NetworkPolicies enforce this: the gateway can talk to the proxy and DNS. That's it. No direct internet access. Even if someone found a way to make the AI send arbitrary HTTP requests, those requests go through the proxy, which only allows explicitly configured domains.

The Proxy Is the Only Way Out

Three NetworkPolicies per instance:

  • Ingress: only the OpenShift router talks to the gateway
  • Gateway egress: proxy + DNS, nothing else
  • Proxy egress: HTTPS (443) to configured domains only

So the threat model is: even with full code execution inside the OpenClaw container, there's no network path to exfiltrate credentials or reach unauthorized endpoints.


Supported Providers

Works out of the box with:

Provider What You Need
Google Gemini API key from AI Studio (free tier available)
OpenAI API key from platform.openai.com
Anthropic API key from console.anthropic.com
xAI (Grok) API key from console.x.ai
OpenRouter API key from openrouter.ai (100+ models behind one key)
Google Vertex AI GCP service account
Self-hosted Any OpenAI-compatible endpoint (vLLM, Ollama, LiteLLM, etc.)

For the well-known providers, you just provide a key and the operator figures out the domain, auth type, and model catalog. Custom endpoints need a bit more config but work the same way.


What Can You Do With It

The obvious: "deploy a Python app," "why is my pod failing," "write me a Dockerfile." It has edit access to your workspace namespace, so it can actually do things. But it's also a general-purpose assistant — code review, architecture brainstorming, writing docs, learning new tools. The Kubernetes access is just one of its capabilities.

On Dev Sandbox, the operator uses merge mode by default, so you can install plugins, configure messaging channels, tune agent behavior, and customize your workspace through the OpenClaw UI — all of which survive pod restarts. The operator manages security-critical settings but leaves everything else to you.

MCP servers are supported even on Dev Sandbox. You configure them through spec.mcpServers on the Claw CR, and the operator handles the proxy routing, NetworkPolicy updates, and pod rollout. Stdio MCP servers work too. MCP setup is done externally via oc or the OpenShift console.

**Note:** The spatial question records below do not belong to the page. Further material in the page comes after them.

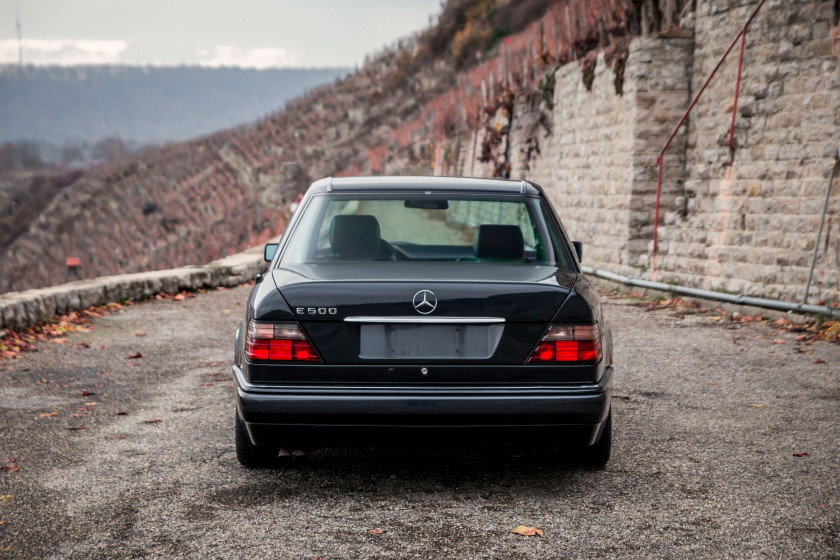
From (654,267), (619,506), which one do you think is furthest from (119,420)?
(654,267)

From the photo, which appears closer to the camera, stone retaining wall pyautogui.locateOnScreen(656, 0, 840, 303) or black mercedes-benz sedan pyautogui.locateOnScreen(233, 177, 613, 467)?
black mercedes-benz sedan pyautogui.locateOnScreen(233, 177, 613, 467)

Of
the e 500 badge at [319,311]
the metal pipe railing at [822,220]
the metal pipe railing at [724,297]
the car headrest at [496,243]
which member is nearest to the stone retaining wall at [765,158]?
the metal pipe railing at [822,220]

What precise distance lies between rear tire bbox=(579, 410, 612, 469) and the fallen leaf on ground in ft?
3.00

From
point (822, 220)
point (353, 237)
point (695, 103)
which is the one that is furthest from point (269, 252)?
point (695, 103)

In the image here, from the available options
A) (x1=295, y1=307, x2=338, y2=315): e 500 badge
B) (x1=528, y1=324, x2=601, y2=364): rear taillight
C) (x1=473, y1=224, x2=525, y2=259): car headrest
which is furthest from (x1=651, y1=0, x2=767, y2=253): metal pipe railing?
(x1=295, y1=307, x2=338, y2=315): e 500 badge

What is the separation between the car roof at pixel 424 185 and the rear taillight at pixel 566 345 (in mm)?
1107

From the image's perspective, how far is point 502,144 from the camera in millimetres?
26281

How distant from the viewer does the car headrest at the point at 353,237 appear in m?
4.88

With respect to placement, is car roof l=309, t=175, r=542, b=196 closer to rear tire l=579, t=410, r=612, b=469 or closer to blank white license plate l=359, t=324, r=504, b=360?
blank white license plate l=359, t=324, r=504, b=360

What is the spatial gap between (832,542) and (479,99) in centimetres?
3537

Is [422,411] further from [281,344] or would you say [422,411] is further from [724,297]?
[724,297]

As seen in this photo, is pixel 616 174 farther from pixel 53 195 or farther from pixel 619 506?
pixel 53 195

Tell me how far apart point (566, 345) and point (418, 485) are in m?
1.07

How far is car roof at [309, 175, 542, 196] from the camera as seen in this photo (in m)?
4.88
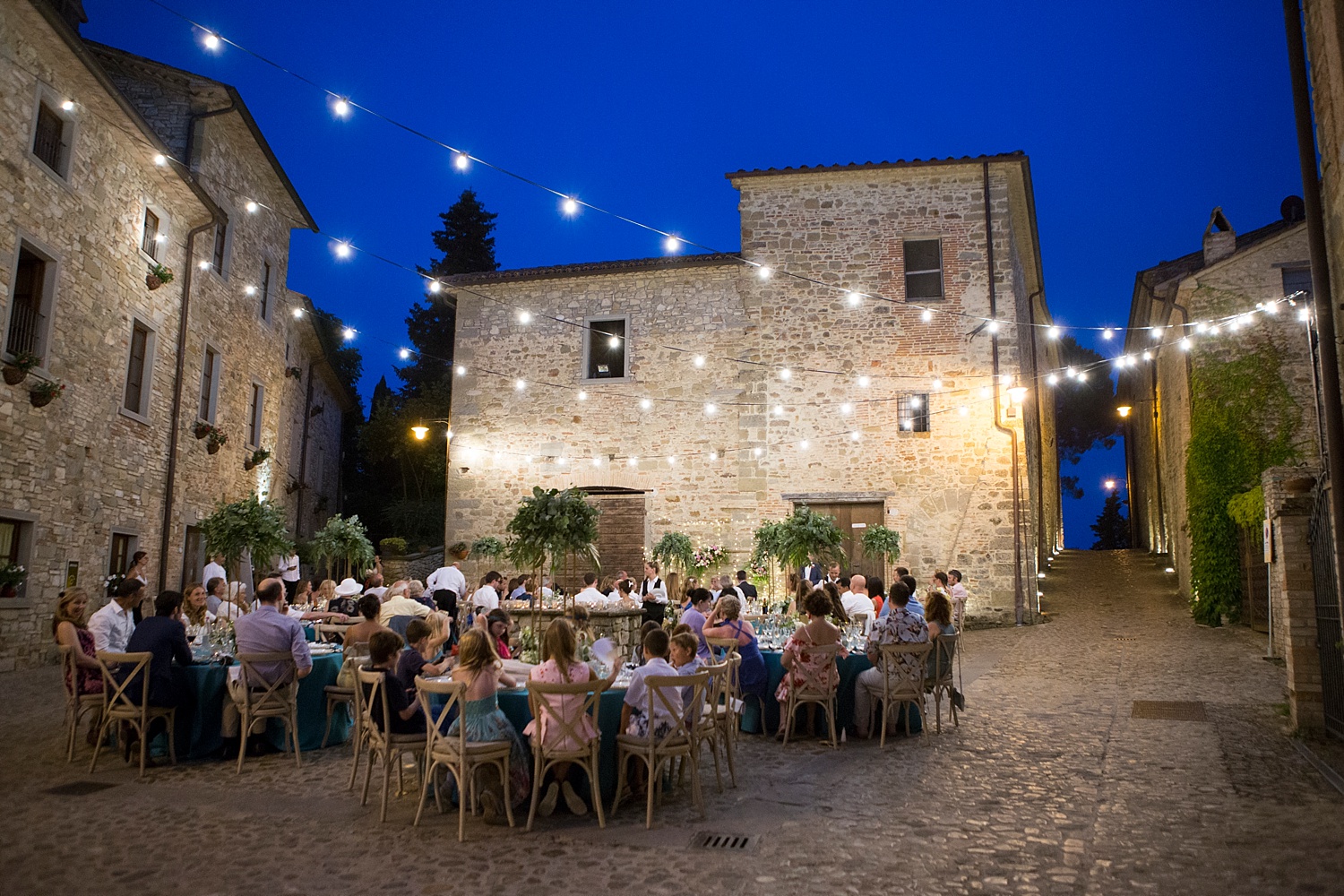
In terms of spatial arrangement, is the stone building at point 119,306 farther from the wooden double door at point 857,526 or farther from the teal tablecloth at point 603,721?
the wooden double door at point 857,526

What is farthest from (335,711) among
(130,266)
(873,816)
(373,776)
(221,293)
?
(221,293)

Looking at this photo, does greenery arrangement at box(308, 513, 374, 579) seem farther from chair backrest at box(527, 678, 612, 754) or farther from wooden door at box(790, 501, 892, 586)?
chair backrest at box(527, 678, 612, 754)

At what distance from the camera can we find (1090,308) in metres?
105

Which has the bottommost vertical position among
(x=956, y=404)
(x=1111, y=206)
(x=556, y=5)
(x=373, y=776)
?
(x=373, y=776)

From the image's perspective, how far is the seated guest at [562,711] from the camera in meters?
4.60

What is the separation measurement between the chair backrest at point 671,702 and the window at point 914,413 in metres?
11.1

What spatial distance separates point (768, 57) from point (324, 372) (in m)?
125

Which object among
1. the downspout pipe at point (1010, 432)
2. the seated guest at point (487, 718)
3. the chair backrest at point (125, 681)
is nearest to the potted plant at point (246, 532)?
the chair backrest at point (125, 681)

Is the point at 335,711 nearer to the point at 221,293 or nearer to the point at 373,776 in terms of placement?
the point at 373,776

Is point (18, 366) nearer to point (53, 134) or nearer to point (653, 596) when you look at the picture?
point (53, 134)

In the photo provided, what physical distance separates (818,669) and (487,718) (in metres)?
2.78

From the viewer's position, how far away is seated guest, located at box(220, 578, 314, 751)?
19.0 ft

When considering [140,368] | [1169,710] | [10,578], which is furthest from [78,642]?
[1169,710]

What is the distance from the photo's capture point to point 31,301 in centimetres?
998
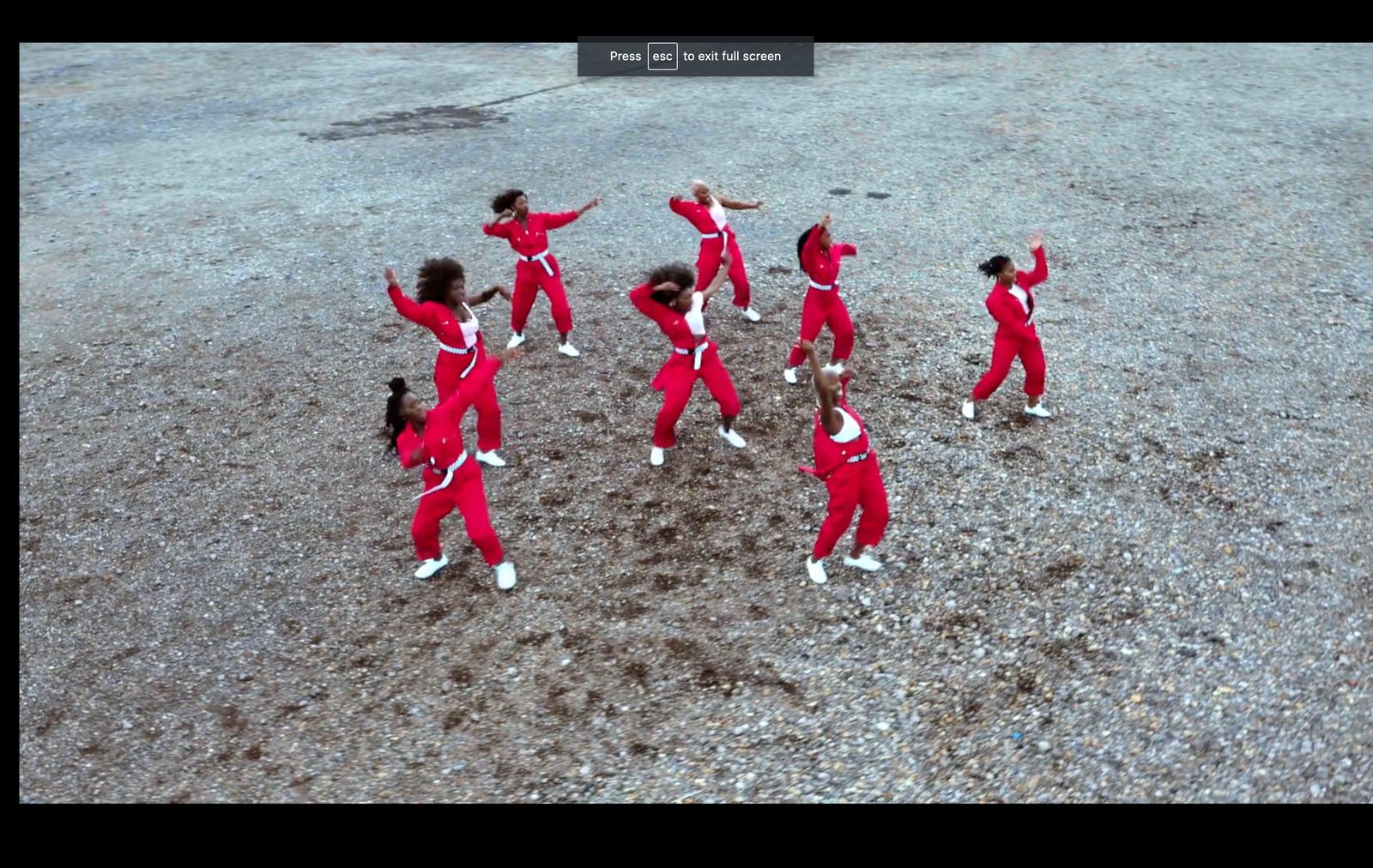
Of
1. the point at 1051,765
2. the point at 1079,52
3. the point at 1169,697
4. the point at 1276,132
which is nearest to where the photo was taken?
the point at 1051,765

You can also use the openclaw CLI directly by exec-ing into the pod from your cluster. This gives you a terminal-based interface to the same assistant — useful for scripting, piping context in, or just preferring the command line over the web UI.

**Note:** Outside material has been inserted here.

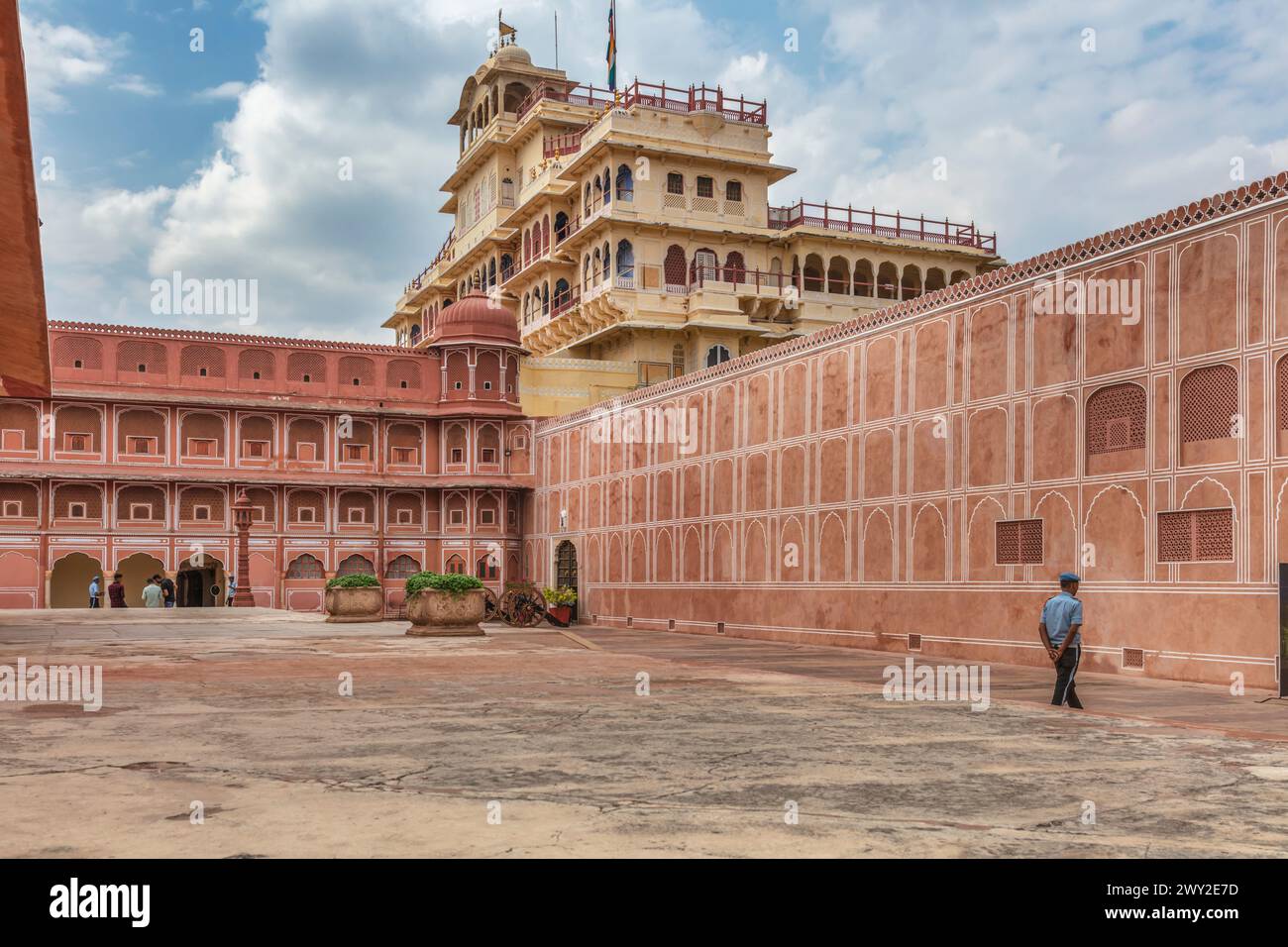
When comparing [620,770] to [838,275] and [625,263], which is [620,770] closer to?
[625,263]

Whether you're tweaking the pre-configured instance on Dev Sandbox or deploying it on your team's own cluster, you have full control over the Claw custom resource. The operator exposes knobs for adding custom AI providers and messaging channels (like Slack, Discord, or Telegram), configuring in-cluster network bypass, adding egress rules, and performing full config overrides via spec.config.raw. The security model scales from "locked-down shared platform" to "wide-open dev cluster" depending on what you configure.

Not sure how to configure a specific feature? Just ask OpenClaw! The assistant is fully aware of its own CRD and will gladly write the YAML for you.


Try It

  1. Sign up at developers.redhat.com/developer-sandbox (free, no credit card)
  2. Grab a free API key from Google AI Studio
  3. Click the OpenClaw card on your dashboard

You get 30 days, and the assistant idles after 12 hours of inactivity — that's a Dev Sandbox limitation (it's a free trial platform), not OpenClaw or the operator. To bring it back, just click "Provision" again on the dashboard.


Everything Is Open Source

The operator works on any OpenShift cluster, not just Dev Sandbox. If you want the same security model on your own infrastructure, it's all there.

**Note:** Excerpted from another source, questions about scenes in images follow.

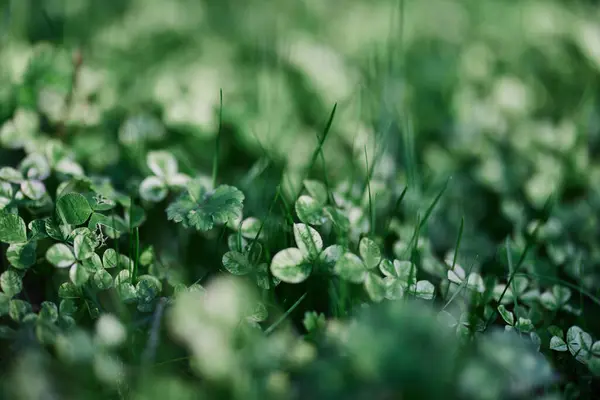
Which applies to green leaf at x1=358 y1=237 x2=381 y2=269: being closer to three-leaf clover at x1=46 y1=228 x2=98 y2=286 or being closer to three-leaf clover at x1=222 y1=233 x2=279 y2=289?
three-leaf clover at x1=222 y1=233 x2=279 y2=289

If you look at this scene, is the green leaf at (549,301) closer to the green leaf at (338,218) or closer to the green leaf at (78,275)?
the green leaf at (338,218)

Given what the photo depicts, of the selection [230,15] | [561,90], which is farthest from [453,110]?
[230,15]

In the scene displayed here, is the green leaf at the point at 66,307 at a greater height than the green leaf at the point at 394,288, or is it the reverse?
the green leaf at the point at 394,288

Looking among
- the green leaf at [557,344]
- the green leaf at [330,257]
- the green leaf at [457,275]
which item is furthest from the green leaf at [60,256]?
the green leaf at [557,344]

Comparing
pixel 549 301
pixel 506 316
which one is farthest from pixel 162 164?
pixel 549 301

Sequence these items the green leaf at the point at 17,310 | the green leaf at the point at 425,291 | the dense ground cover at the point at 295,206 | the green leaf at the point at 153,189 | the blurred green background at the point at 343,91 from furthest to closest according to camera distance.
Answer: the blurred green background at the point at 343,91 → the green leaf at the point at 153,189 → the green leaf at the point at 425,291 → the green leaf at the point at 17,310 → the dense ground cover at the point at 295,206

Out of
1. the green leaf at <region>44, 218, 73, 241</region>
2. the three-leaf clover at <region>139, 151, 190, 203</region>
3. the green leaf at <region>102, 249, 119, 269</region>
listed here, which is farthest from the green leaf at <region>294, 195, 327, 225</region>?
the green leaf at <region>44, 218, 73, 241</region>
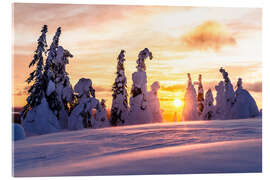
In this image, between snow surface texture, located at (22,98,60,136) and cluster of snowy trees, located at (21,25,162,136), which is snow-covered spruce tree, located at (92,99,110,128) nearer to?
cluster of snowy trees, located at (21,25,162,136)

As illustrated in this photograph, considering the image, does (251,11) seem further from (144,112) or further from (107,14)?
(144,112)

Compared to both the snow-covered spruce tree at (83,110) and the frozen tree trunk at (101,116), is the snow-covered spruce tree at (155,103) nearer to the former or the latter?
the frozen tree trunk at (101,116)

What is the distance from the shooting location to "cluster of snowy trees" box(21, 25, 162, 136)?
8.91 meters

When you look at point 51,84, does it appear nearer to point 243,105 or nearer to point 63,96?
point 63,96

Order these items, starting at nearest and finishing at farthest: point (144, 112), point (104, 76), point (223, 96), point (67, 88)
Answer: point (104, 76)
point (67, 88)
point (223, 96)
point (144, 112)

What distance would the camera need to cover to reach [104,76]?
923 cm

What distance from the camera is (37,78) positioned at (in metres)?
9.60

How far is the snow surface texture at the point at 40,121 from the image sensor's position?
28.6 feet


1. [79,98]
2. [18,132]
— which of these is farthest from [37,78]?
[18,132]

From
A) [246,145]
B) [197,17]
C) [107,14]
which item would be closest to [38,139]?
[107,14]

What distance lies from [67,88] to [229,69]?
16.3ft

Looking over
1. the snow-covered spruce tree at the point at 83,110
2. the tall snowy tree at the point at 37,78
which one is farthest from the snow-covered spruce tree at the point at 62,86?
the tall snowy tree at the point at 37,78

What We're Working on Next

We're focused on hardening security further (there's no such thing as "secure enough" when you're running AI workloads on shared infrastructure) and monitoring how the system behaves at scale with real users hitting it daily.

This is also a fresh production deployment, so expect some rough edges. We're actively watching for issues and fixing them as they come up — if something breaks, it won't stay broken for long.

If you try it out and hit rough edges, we want to hear about it. The operator repo is at github.com/codeready-toolchain/claw-operator.